[Collected data entries]
<<<<
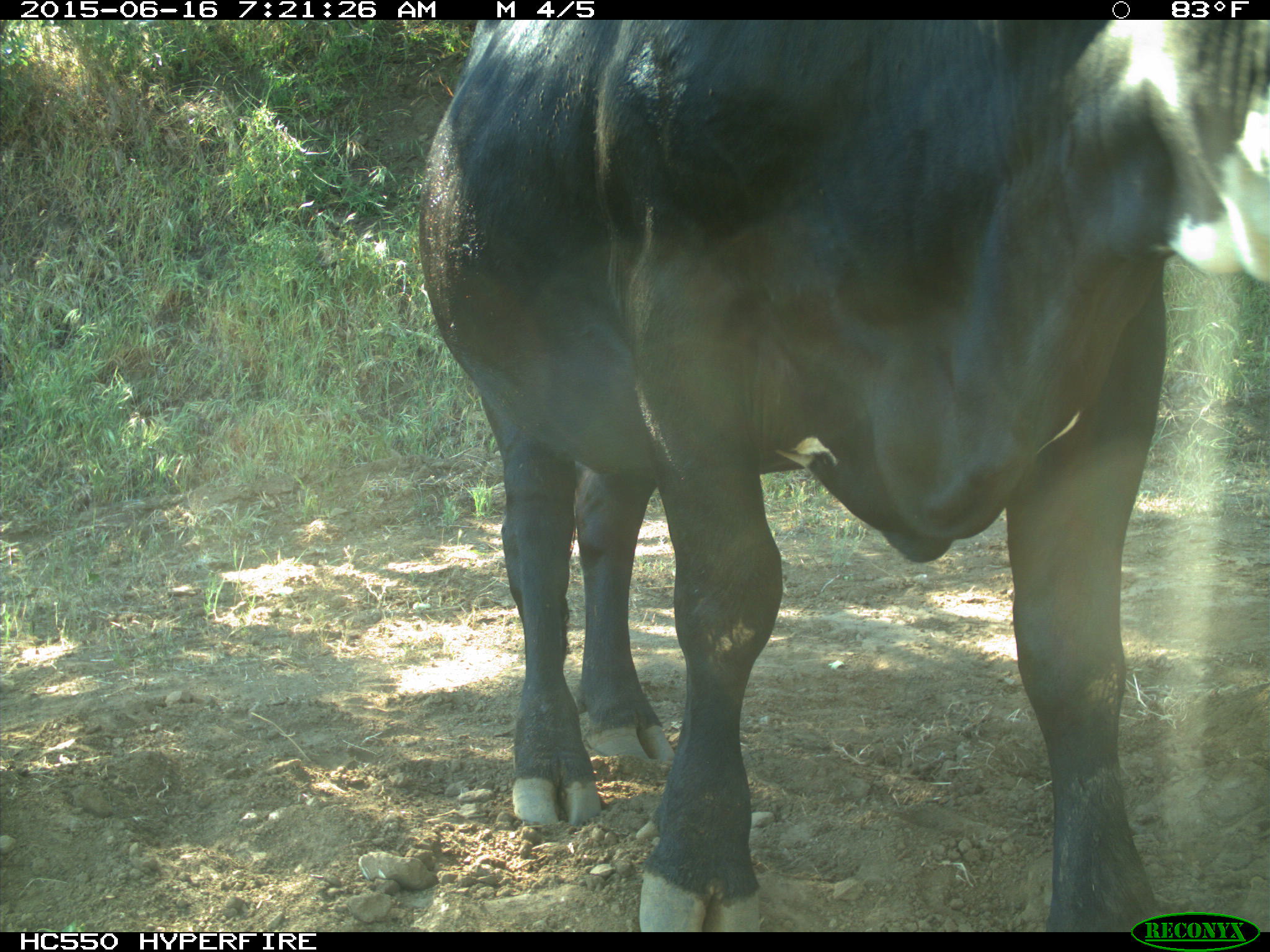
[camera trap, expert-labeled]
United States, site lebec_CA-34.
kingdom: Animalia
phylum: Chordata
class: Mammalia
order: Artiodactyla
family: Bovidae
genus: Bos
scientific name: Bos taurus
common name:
>>>>
What you should do
In the entries, the line containing "United States, site lebec_CA-34." and every line after it through the last are to be duplicated exactly, and no other line is to be included.

Solution to the problem
United States, site lebec_CA-34.
kingdom: Animalia
phylum: Chordata
class: Mammalia
order: Artiodactyla
family: Bovidae
genus: Bos
scientific name: Bos taurus
common name:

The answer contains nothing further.